Segmento do documento »
★ ★ ★ ★ ★ ★ ★

Apenas três as formas do Estado
Encontramos outros nomes de espécies de governo, como tirania e oligarquia, nos livros de história e de política. Mas não se trata de nomes de outras formas de governo, e sim das mesmas formas quando são detestadas. Pois os que estão descontentes com uma monarquia chamam-lhe tirania e aqueles a quem desagrada uma aristocracia chamam-lhe oligarquia. Do mesmo modo, os que se sentem prejudicados por uma democracia chamam-lhe anarquia (o que significa ausência de governo), embora, creio eu, ninguém pense que a ausência de governo é uma nova espécie de governo. Pela mesma razão, também não devem as pessoas pensar que o governo é de uma espécie quando gostam dele, e de uma espécie diferente quando o detestam ou quando são oprimidos pelos governantes.

Tirania e oligarquia apenas nomes diferentes da monarquia e da aristocracia
É evidente que os homens que se encontrarem numa situação de absoluta liberdade poderão, se lhes aprouver, conferir a um só homem a autoridade de representar todos eles, ou então conferir essa autoridade a qualquer assembleia. Poderão portanto, se tal considerarem conveniente, submeter-se a um monarca de maneira tão absoluta como a qualquer outro representante. Quando já estiver instituído um poder soberano, portanto, só será possível haver outro representante das mesmas pessoas para determinados fins particulares, definidos pelo próprio soberano. Caso contrário, instituir-se-iam dois soberanos, tendo cada um a sua pessoa representada por dois actores, os quais se oporiam um ao outro, e assim necessariamente dividiriam esse poder que, para que o povo possa viver em paz, tem que ser indivisível. Assim, a multidão seria levada a uma situação de guerra, contrariamente ao fim para que é instituída toda e qualquer soberania. Portanto, do mesmo modo que seria absurdo supor que uma assembleia soberana, ao convidar o povo dos seus domínios a enviar os seus deputados, com poder para dar a conhecer as suas opiniões e desejos, estaria assim considerando esses deputados, e não os membros da própria assembleia, como absolutos representantes do povo, assim também seria absurdo supor o mesmo de um monarca. E não compreendo como uma verdade tão evidente pode ultimamente ter sido tão pouco reconhecida. Como é possível que numa monarquia aquele que detém a soberania através de uma descendência de seiscentos anos, que é o único a ser chamado soberano, que recebe de todos os seus súbditos o título de Majestade, e é inquestionavelmente considerado por todos como seu rei, apesar de tudo isso jamais seja considerado seu representante, sendo esta palavra tomada, sem que ninguém o contradiga, como o título daqueles que, por ordem do rei, foram designados pelo povo para apresentar as suas petições e (caso orei o permitisse) para exprimir as suas opiniões? Isto pode servir de advertência para aqueles que seio os verdadeiros e absolutos representantes do povo, a fim de ensinarem a todos a natureza do seu cargo, e tomarem cuidado com a maneira como admitem a existência de qualquer outra representação geral, em qualquer ocasião que seja, se pretenderem corresponder à confiança neles depositada.

★ ★ ★ ★ ★ ★ ★

Instruções das tarefas »
1. Responda às seguintes perguntas sobre o segmento acerca das formas do Estado:
(a) Que nome dão à democracia aqueles que se sentem prejudicados por ela?
(b) Como chamam à aristocracia aqueles a quem ela desagrada?
(c) Segundo o segmento, quantos anos tem a descendência através da qual o monarca detém a soberania?
2. Prossiga o segmento sobre as formas do Estado a partir do ponto em que termina.

(Linhas de dados de anotação de caixas)
★ ★ ★ ★ ★ ★ ★

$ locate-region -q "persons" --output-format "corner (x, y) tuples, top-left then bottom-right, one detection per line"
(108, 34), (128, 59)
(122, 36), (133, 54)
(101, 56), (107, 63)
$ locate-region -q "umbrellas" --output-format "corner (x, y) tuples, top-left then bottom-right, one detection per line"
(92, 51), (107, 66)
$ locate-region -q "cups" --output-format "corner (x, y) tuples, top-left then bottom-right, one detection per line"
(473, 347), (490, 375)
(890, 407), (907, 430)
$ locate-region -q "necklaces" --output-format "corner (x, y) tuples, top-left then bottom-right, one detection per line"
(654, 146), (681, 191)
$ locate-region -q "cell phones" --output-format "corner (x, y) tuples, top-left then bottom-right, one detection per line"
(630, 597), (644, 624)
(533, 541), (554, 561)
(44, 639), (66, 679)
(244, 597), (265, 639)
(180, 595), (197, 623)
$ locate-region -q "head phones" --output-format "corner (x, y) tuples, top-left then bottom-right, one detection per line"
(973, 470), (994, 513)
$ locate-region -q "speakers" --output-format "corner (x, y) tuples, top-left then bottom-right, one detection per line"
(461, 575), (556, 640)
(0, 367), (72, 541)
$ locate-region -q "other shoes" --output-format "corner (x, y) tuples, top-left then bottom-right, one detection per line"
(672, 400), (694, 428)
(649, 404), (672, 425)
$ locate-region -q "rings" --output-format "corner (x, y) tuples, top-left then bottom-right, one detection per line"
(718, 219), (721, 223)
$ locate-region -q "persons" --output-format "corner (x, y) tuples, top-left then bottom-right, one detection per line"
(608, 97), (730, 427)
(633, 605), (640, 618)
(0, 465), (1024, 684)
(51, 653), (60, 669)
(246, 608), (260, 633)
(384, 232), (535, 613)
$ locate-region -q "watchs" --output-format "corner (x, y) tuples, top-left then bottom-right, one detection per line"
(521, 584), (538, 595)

★ ★ ★ ★ ★ ★ ★

As respostas »
1.
(a) Anarquia.
(b) Oligarquia.
(c) Seiscentos anos.

2.
Os representantes subordinados são perigosos

A diferença entre essas três espécies de governo não reside numa diferença de poder, mas numa diferença de conveniência, isto é, de capacidade para garantir a paz e a segurança do povo, fim para o qual foram instituídas. Comparando a monarquia com as outras duas, impõem-se várias observações. Em primeiro lugar, seja quem for que seja portador do povo, ou membro da assembleia que dela é portadora, é também portador da sua própria pessoa natural. Embora tenha o cuidado, na sua pessoa política, de promover o interesse comum, terá mais ainda, ou não terá menos cuidado de promover o seu próprio bem pessoal, assim como o da sua família, seus parentes e amigos. E, na maior parte dos casos, se por acaso houver conflito entre o interesse público e o interesse pessoal preferirá o interesse pessoal, pois em geral as paixões humanas são mais fortes do que a razão. De onde se segue que, quanto mais intimamente unidos estiverem o interesse público e o interesse pessoal, mais se beneficiará o interesse público. Ora, na monarquia o interesse pessoal é o mesmo que o interesse público. A riqueza, o poder e a honra de um monarca provêm unicamente da riqueza, da força e da reputação dos seus súbditos. Porque nenhum rei pode ser rico ou glorioso, ou pode ter segurança, se acaso os seus súbditos forem pobres, ou desprezíveis, ou demasiado fracos, por carência ou dissensão, para manter uma guerra contra os seus inimigos. Ao passo que numa democracia ou numa aristocracia a propriedade pública contribui menos para a fortuna pessoal de alguém que seja corrupto ou ambicioso do que, muitas vezes, uma decisão pérfida, uma acção traiçoeira ou uma guerra civil.

Em segundo lugar, um monarca recebe conselhos de quem lhe apraz, e quando e onde lhe apraz. Em consequência, tem a possibilidade de ouvir as pessoas versadas na matéria sobre a qual está deliberando, seja qual for a categoria ou a qualidade dessas pessoas, e com a antecedência que quiser em relação ao momento da acção, assim como com o segredo que quiser. Pelo contrário, quando uma assembleia soberana precisa de conselhos, só são admitidas as pessoas que desde início a tal têm direito, as quais na sua maioria são mais versadas na aquisição de riquezas do que na de conhecimentos, e darão o seu conselho em longos discursos, que podem levar os homens à acção, e geralmente o fazem, mas não contribuem para orientar essa acção. Porque o entendimento, submetido à chama das paixões, jamais é iluminado, mas sempre ofuscado. E nunca há lugar nem tempo onde uma assembleia possa receber conselhos em sigilo, devido à sua própria multidão.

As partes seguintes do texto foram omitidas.